◆ Consigna ◆
Reproduce sin cambios todo el pasaje del texto sobre Coparmex que va desde "La Confederación Patronal" hasta "económico y social.", ambos incluidos.

━━━ Fragmento de página

Coparmex subrayó la relevancia del diálogo social como una herramienta clave para avanzar en derechos laborales

Alma Méndez

La Confederación Patronal de la República Mexicana (Coparmex) subrayó la relevancia del diálogo social como una herramienta clave para avanzar en derechos laborales, enfrentar desafíos estructurales y construir un entorno laboral más justo, inclusivo y competitivo.

En el marco del 1 de mayo Día el Trabajo, el organismo empresarial hizo un llamado a establecer acuerdos responsables entre trabajadores, empleadores y gobierno para enfrentar retos como la informalidad, la baja inclusión laboral de las mujeres y los cambios tecnológicos. Coparmex destacó que solo mediante una colaboración efectiva entre los distintos actores del mundo del trabajo se podrán generar condiciones propicias para el desarrollo económico y social.

En este contexto, la organización reiteró su compromiso con el fortalecimiento de las micro, pequeñas y medianas empresas (Mipymes), al considerarlas el principal motor del empleo formal en el país. También respaldó el incremento progresivo del salario mínimo hasta alcanzar la línea de bienestar familiar y propuso medidas para incentivar la formalidad, como la deducibilidad total de prestaciones laborales y una revisión al subsidio al empleo.

Coparmex advirtió que el país enfrenta retos complejos como la digitalización, la transición energética y la evolución en las dinámicas laborales, los cuales exigen marcos normativos más flexibles, justos y modernos. Estos deben garantizar la protección de derechos laborales sin frenar la innovación ni el crecimiento económico.

Según datos citados por la organización, el 54.5% de la población ocupada en México trabaja en el sector informal. En estados como Oaxaca, Guerrero y Chiapas, la proporción supera el 75%. Esta situación implica una fuerte desigualdad regional y deja a millones de personas sin acceso a servicios de salud, seguridad social ni prestaciones básicas.

━━━━━━
━━━ Datos por examinar

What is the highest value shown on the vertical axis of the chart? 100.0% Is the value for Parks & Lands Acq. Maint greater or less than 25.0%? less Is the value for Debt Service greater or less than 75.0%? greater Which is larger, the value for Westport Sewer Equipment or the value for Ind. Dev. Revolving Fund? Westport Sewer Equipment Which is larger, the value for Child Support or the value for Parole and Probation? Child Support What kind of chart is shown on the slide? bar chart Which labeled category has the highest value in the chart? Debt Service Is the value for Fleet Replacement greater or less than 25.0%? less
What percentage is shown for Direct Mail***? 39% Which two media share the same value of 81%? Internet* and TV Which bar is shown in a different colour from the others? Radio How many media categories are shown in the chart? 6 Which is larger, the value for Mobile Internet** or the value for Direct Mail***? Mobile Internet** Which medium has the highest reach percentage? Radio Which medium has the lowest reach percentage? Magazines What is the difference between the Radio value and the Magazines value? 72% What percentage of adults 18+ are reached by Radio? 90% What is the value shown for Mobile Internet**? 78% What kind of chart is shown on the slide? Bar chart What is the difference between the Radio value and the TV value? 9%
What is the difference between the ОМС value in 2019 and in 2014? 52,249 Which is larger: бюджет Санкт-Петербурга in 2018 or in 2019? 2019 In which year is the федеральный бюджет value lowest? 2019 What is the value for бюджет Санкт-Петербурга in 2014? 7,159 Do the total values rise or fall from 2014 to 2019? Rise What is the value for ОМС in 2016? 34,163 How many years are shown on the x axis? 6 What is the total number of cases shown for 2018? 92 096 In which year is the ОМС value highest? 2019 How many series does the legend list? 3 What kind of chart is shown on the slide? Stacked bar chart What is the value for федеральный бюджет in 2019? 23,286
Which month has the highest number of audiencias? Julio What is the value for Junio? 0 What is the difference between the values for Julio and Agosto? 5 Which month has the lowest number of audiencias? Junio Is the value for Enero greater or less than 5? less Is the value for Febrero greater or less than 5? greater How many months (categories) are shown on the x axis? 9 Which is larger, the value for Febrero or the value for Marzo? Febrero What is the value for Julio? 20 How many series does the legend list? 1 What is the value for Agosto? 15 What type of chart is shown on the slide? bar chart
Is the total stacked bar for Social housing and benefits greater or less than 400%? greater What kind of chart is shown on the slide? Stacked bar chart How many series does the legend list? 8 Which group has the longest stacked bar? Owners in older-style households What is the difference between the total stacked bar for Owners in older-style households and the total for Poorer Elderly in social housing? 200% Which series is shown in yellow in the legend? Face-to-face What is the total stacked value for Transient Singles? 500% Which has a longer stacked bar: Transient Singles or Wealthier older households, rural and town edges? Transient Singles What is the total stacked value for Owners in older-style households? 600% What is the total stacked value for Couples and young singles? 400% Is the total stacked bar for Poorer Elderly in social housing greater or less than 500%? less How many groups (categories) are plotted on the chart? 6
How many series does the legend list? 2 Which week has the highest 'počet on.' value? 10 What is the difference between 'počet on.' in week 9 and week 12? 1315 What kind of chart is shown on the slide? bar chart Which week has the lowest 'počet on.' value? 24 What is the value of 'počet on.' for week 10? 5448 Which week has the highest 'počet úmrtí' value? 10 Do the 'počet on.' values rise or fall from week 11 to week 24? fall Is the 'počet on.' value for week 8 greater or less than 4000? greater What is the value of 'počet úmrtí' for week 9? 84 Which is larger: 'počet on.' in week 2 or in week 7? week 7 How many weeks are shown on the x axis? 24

━━━━━━

◆ Respuesta final ◆
La Confederación Patronal de la República Mexicana (Coparmex) subrayó la relevancia del diálogo social como una herramienta clave para avanzar en derechos laborales, enfrentar desafíos estructurales y construir un entorno laboral más justo, inclusivo y competitivo.

En el marco del 1 de mayo Día el Trabajo, el organismo empresarial hizo un llamado a establecer acuerdos responsables entre trabajadores, empleadores y gobierno para enfrentar retos como la informalidad, la baja inclusión laboral de las mujeres y los cambios tecnológicos. Coparmex destacó que solo mediante una colaboración efectiva entre los distintos actores del mundo del trabajo se podrán generar condiciones propicias para el desarrollo económico y social.